IAN Walker and the rest of the Volvo Ocean Race skippers are preparing for the toughest part of their round the world sailing odyssey.

The Southampton-based ex-Olympian and his Abu Dhabi crew will start the delayed fifth leg of the VOR from Auckland tomorrow.

Cyclone Pam has caused a 72-hour postponement, but now Walker has to face up to what he considers the hardest leg of all – taking on the perilous Southern Ocean to round Cape Horn en route to Itajaí in the southern Brazilian state of Santa Catarina.

“When we’re in that part of the world and it’s night time, you’ve got ice in the water and you’re doing 30 miles per hour blind, it’s a worry,” he has said.

The 45-year-old dodged potentially boat breaking and race ending icebergs when he took on the infamous ocean in the 2008-09 Volvo Ocean Race.

And in the 2011/12 race he was one of several skippers that had to enquire about emergency assistance in the Southern Ocean.

“We got a message back saying that the nearest ship was 1,000 miles away.

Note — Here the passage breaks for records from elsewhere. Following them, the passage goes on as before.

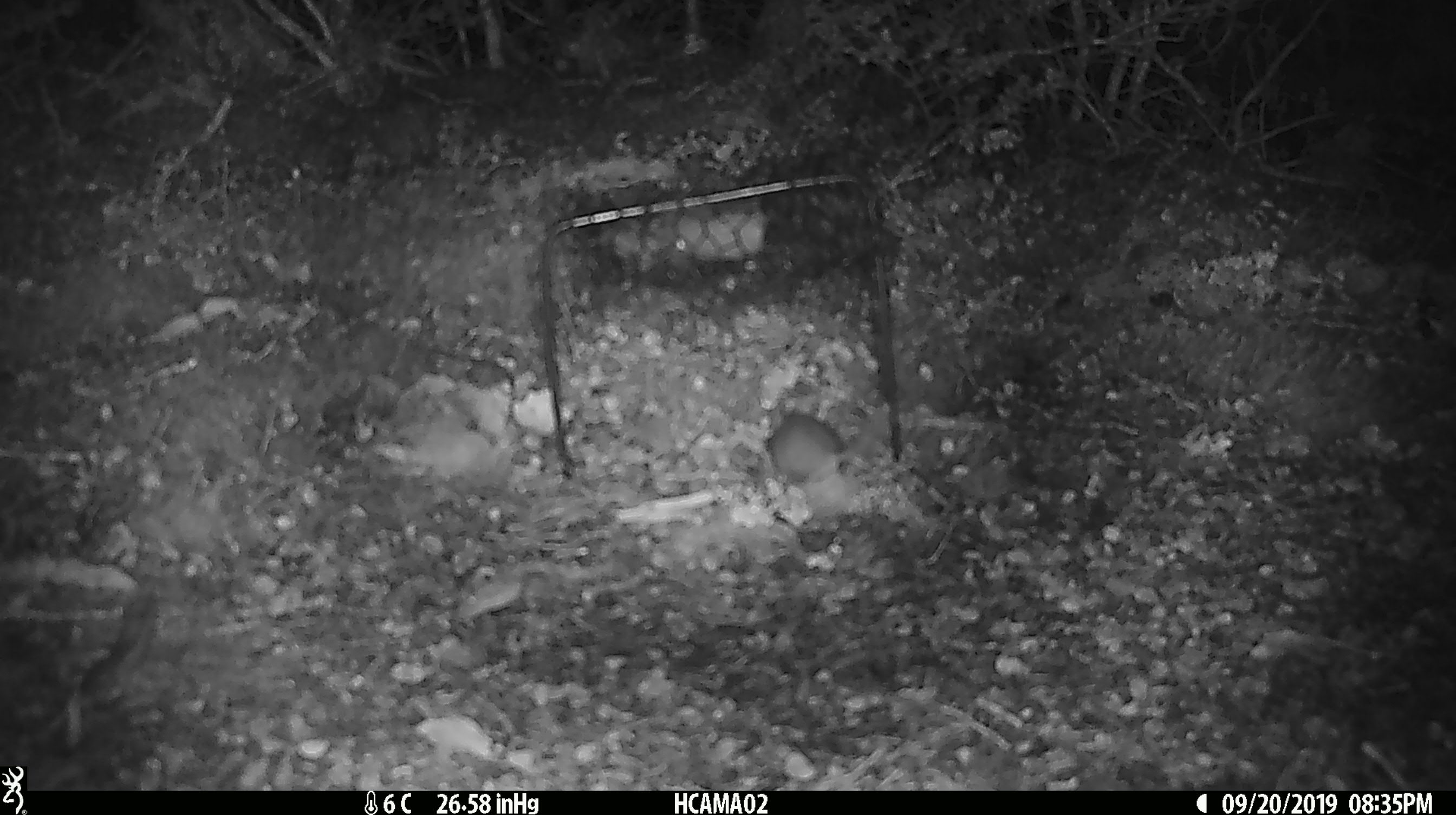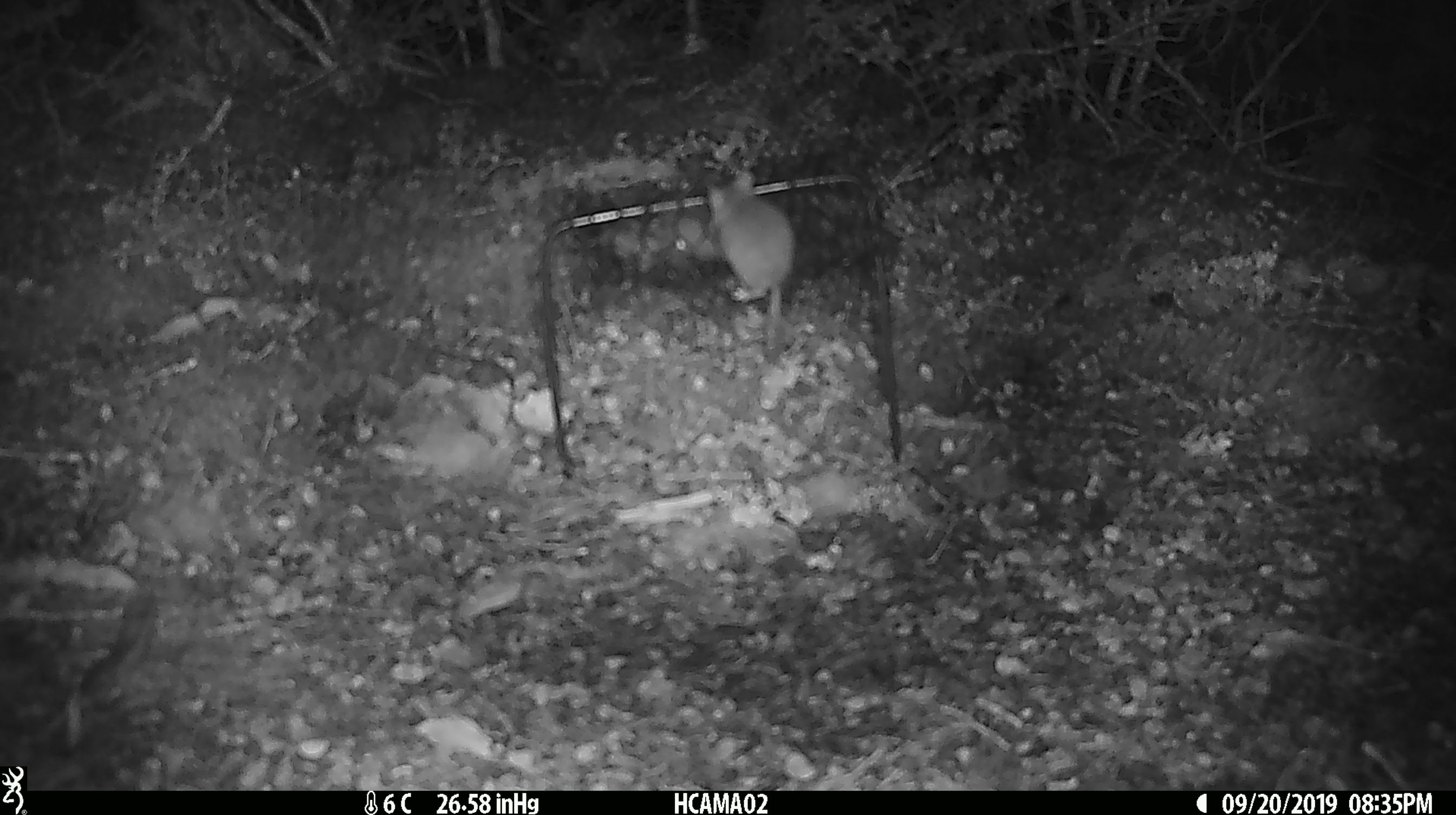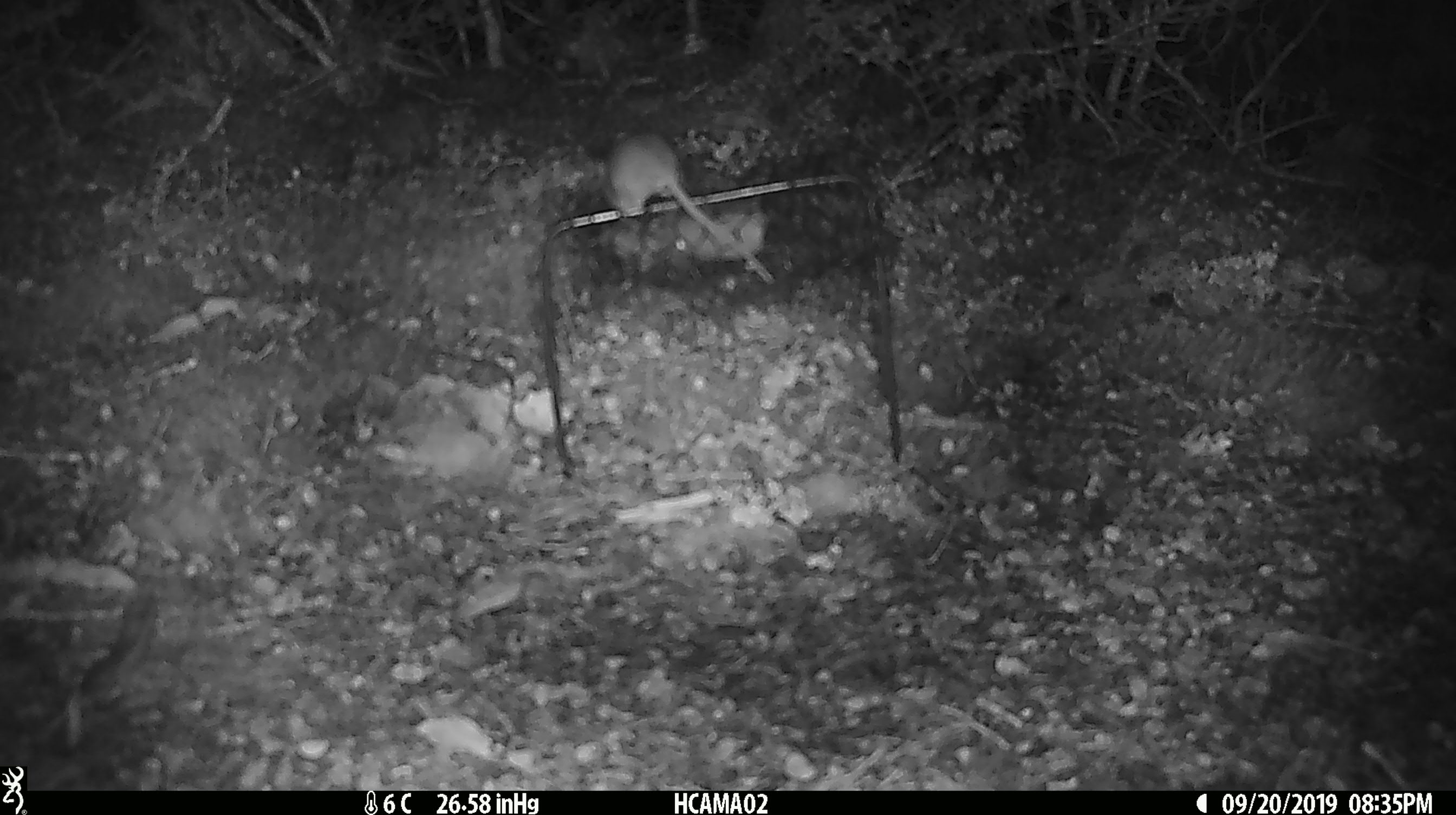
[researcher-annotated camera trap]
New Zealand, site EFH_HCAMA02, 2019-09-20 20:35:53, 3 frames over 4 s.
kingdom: Animalia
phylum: Chordata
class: Mammalia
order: Rodentia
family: Muridae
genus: Mus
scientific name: Mus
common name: mouse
Mouse (Mus).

That kind of focuses the mind,” he recalled.

“If you run into trouble in the Southern Ocean, the chances are that help would come from one of the other boats in the race.

“It is a very feared and desolate part of the world.

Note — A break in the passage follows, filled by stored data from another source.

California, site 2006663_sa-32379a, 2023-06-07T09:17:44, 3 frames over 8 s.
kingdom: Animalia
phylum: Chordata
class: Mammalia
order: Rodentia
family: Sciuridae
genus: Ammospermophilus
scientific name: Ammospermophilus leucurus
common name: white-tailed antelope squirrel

“If you get a storm when you’re in the vicinity of Cape Horn you need your wits about you to survive.

“That’s obviously a very notorious part of the world and we’ll be down there for about two and a half weeks.”

Despite the fear-factor, Walker insists there were moments in the world’s toughest and longest professional sailing race when he wouldn’t want to be anywhere else.

“A third of the time you’re terrified because it’s so wet and windy and wild, and you’d rather be anywhere else in the world,” he said.

“It’s a very tough environment, particularly down below trying to live and exist in a carbon fibre shell that’s being tossed around the ocean.

“It’s anything but luxury.

“A third of the time is actually quite mundane with easy conditions.

“The other third is some of the best sailing and best racing of your life where you are neck and neck with another boat, or enjoying beautiful trade wind sailing under a starry sky, and there’s no place else you’d rather be.”